Aim => Starting at the line containing "From all of" and stopping after the line containing "2551 millimetres", rewrite those lines with "shower enclosure threshold" changed to "shower curb" and nothing else altered.

Raw records =>
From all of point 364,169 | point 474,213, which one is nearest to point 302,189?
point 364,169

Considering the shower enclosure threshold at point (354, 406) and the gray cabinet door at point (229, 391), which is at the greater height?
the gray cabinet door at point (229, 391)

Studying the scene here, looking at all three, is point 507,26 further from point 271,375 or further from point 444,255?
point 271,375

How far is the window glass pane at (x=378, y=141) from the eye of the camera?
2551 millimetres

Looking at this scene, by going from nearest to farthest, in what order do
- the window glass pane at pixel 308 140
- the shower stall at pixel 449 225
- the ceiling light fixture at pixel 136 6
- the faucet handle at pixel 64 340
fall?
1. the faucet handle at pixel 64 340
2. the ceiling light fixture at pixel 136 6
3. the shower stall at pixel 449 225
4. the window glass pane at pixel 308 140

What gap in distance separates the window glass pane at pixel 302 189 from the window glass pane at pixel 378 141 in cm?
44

---

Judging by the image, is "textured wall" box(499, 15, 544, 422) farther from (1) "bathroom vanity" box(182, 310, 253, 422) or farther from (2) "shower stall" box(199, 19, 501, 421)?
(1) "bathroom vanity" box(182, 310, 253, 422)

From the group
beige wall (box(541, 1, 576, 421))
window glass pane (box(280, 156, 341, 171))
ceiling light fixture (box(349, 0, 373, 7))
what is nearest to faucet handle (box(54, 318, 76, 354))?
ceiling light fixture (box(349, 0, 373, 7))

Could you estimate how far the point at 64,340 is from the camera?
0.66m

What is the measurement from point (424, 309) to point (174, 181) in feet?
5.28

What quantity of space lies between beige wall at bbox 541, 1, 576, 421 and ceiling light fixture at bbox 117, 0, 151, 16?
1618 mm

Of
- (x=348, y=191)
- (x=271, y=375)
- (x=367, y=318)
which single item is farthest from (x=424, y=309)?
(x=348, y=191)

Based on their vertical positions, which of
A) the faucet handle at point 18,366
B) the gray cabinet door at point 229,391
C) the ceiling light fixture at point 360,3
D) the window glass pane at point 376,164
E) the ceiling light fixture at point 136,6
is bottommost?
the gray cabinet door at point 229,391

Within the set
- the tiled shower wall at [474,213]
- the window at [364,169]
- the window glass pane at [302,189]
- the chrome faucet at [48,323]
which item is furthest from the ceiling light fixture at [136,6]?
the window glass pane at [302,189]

Response to the exercise =>
From all of point 364,169 | point 474,213, which one is nearest to point 302,189?
point 364,169

Considering the shower curb at point (354, 406) and the gray cabinet door at point (229, 391), which is at the greater height?
the gray cabinet door at point (229, 391)

Studying the scene here, looking at all three, is point 507,26 further from point 271,375 or further from point 444,255?
point 271,375

How far is the window glass pane at (x=378, y=141) from the eye of the camera?
2551 millimetres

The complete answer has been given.